Sacramento County retirement executive raises not needed
By now, most everybody’s heard about the hefty pay raises the board of the Sacramento County Employees’ Retirement System has approved for six of the county’s top executives. We’re talking 13 to 22 percent increases for people already making six-figure salaries: the retirement administrator, two investment officers, an operations officer, a benefits officer and the general counsel.
It doesn’t seem to matter that our county supervisors will likely vote not to approve the raises. SCERS seems determined to give them anyway. The organization may even sue the county so as to go forward with the plan.
This has got to be a joke. Somebody please remind SCERS that we’re staring down a $90 million deficit in Sacramento County, that we’re in the fourth consecutive year of layoffs, budget cuts and service reductions, that we’re still, generally speaking, in a recession.
Clearly, now is no time for pay hikes at the top.
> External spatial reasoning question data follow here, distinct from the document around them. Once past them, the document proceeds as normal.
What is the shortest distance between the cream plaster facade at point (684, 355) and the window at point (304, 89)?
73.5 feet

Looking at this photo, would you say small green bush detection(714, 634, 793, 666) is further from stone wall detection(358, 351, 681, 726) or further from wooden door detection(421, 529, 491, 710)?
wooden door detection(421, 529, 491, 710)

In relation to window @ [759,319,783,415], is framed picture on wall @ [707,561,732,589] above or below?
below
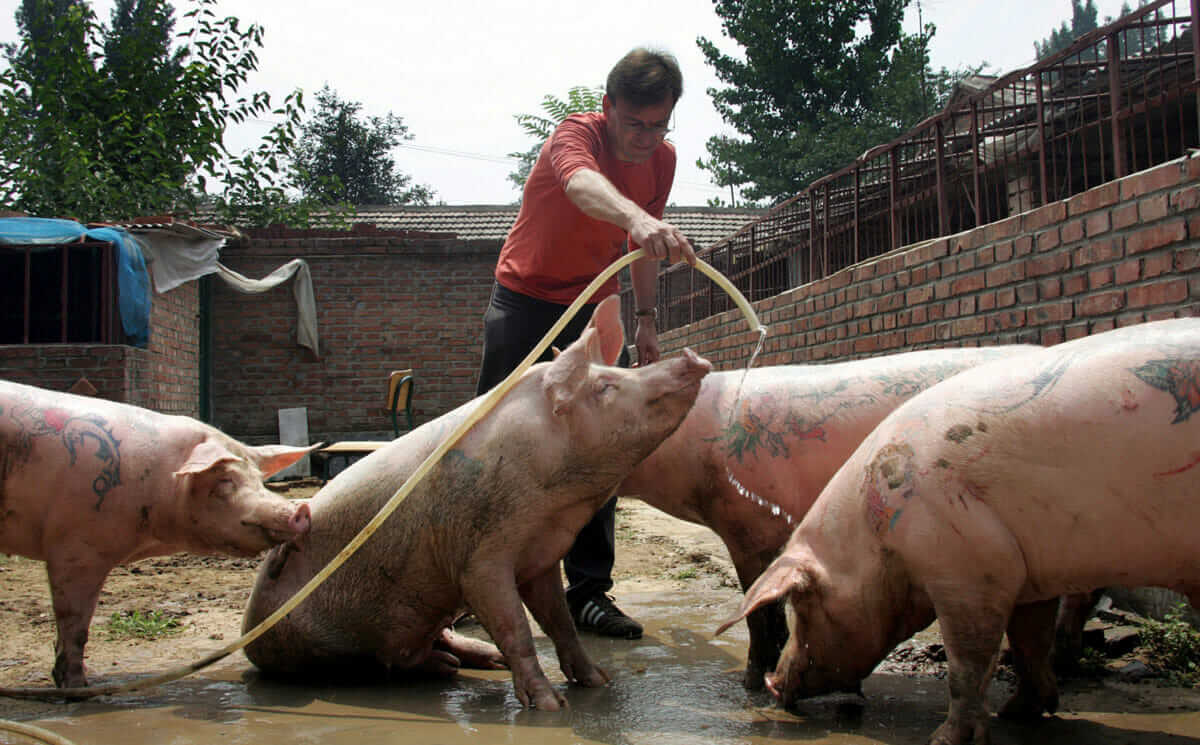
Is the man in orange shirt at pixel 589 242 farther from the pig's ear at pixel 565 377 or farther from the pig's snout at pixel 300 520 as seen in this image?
the pig's snout at pixel 300 520

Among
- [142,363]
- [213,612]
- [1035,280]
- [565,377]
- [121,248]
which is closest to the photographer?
[565,377]

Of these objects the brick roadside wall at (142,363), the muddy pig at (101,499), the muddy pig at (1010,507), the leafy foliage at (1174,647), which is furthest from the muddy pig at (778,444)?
the brick roadside wall at (142,363)

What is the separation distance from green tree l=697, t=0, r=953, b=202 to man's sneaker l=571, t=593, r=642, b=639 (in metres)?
21.4

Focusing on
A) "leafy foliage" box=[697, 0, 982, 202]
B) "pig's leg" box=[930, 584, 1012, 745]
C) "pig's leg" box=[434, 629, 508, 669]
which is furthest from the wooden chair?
"leafy foliage" box=[697, 0, 982, 202]

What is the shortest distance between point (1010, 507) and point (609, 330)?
164cm

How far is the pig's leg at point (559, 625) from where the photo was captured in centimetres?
310

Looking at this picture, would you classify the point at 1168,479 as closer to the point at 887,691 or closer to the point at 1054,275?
the point at 887,691

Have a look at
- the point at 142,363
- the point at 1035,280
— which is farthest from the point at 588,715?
the point at 142,363

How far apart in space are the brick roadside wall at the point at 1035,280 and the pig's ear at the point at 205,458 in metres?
A: 3.44

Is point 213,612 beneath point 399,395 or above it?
beneath

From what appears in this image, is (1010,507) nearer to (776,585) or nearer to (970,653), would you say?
(970,653)

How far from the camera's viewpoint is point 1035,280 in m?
4.61

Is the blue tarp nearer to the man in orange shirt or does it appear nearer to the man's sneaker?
the man in orange shirt

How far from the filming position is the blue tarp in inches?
356
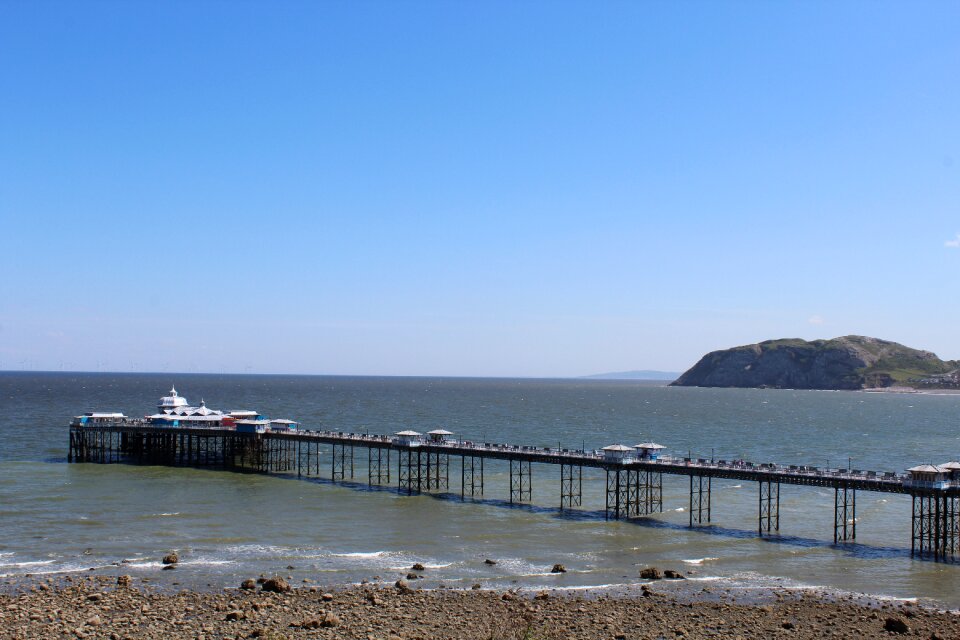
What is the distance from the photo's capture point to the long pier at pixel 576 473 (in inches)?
2281

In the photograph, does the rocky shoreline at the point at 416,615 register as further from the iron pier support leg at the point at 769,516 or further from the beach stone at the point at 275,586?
the iron pier support leg at the point at 769,516

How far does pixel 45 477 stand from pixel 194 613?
50525mm

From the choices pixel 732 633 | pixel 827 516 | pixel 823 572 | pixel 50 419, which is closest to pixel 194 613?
pixel 732 633

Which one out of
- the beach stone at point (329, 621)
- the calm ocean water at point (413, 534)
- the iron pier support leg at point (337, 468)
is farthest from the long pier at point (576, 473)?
the beach stone at point (329, 621)

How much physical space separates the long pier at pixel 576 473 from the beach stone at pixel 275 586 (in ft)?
98.2

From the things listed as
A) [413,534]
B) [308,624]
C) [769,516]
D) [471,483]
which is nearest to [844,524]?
[769,516]

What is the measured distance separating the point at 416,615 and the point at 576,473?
54502mm

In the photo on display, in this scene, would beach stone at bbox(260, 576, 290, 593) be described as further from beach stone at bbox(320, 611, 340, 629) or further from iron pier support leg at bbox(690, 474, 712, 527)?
iron pier support leg at bbox(690, 474, 712, 527)

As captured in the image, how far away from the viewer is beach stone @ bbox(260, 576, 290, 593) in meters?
42.3

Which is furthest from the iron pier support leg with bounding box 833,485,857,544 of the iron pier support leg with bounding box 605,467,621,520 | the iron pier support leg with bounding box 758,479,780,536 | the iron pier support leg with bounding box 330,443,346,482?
the iron pier support leg with bounding box 330,443,346,482

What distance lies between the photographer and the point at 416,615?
128 ft

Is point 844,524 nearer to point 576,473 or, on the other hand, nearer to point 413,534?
point 413,534

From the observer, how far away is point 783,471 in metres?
62.5

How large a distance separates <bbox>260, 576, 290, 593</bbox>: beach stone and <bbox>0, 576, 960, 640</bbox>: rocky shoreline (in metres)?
0.07
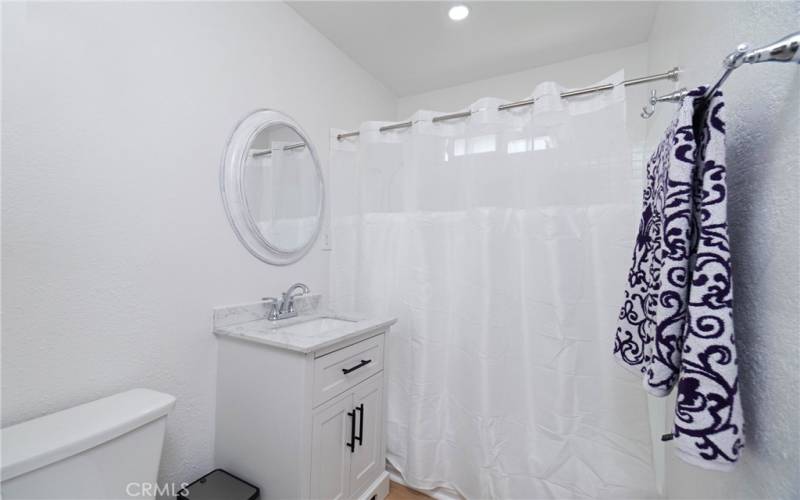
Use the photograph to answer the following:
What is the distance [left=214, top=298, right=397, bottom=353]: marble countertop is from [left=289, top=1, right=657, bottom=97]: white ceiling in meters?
1.61

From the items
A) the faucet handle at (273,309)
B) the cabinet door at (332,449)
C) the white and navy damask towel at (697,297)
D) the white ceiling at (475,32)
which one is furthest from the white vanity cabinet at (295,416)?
the white ceiling at (475,32)

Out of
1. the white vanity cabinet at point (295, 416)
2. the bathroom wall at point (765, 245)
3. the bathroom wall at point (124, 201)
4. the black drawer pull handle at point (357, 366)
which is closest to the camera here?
the bathroom wall at point (765, 245)

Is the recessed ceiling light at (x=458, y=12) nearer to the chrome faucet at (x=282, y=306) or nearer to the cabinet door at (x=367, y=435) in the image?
the chrome faucet at (x=282, y=306)

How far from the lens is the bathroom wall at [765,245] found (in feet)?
1.53

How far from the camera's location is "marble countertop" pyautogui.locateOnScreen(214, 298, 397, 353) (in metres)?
1.13

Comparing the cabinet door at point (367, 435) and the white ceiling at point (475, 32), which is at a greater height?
the white ceiling at point (475, 32)

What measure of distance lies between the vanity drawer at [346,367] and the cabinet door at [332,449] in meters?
0.05

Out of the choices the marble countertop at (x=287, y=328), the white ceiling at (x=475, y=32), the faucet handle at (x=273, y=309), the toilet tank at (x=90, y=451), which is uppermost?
the white ceiling at (x=475, y=32)

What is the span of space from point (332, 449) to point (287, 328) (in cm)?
53

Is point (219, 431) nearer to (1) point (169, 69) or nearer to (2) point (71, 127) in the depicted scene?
(2) point (71, 127)

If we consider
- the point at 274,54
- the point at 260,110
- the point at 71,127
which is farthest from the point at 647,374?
the point at 274,54

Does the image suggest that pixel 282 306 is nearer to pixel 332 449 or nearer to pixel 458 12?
pixel 332 449

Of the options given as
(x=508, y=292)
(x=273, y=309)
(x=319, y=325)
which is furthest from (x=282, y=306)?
(x=508, y=292)

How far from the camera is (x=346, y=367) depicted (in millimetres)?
1289
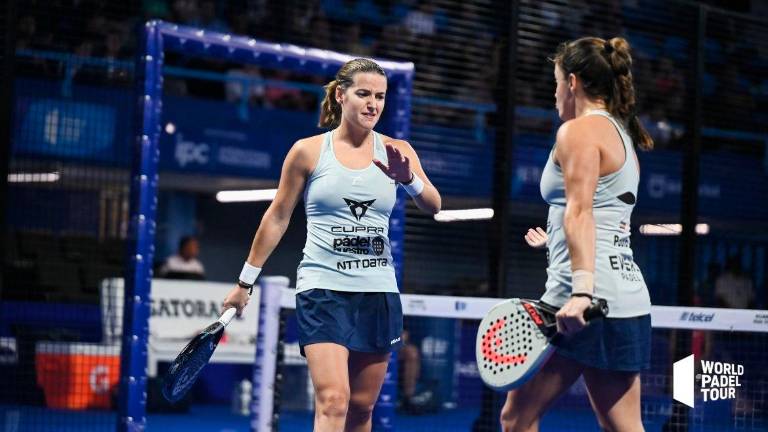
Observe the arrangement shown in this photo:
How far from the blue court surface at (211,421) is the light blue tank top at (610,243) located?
119 inches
The fact that we’re even debating it illustrates a glaring need to continue the conversation that was begun last fall (thank you, Occupy movement) around basic income inequality.
In the case of the executive raises, Sacramento County Supervisor Phil Serna said it best: At a time of unprecedented budget austerity, pushing executive pay hikes “speak volumes about a lack of common sense.”
SCERS board members? It’s time to find some.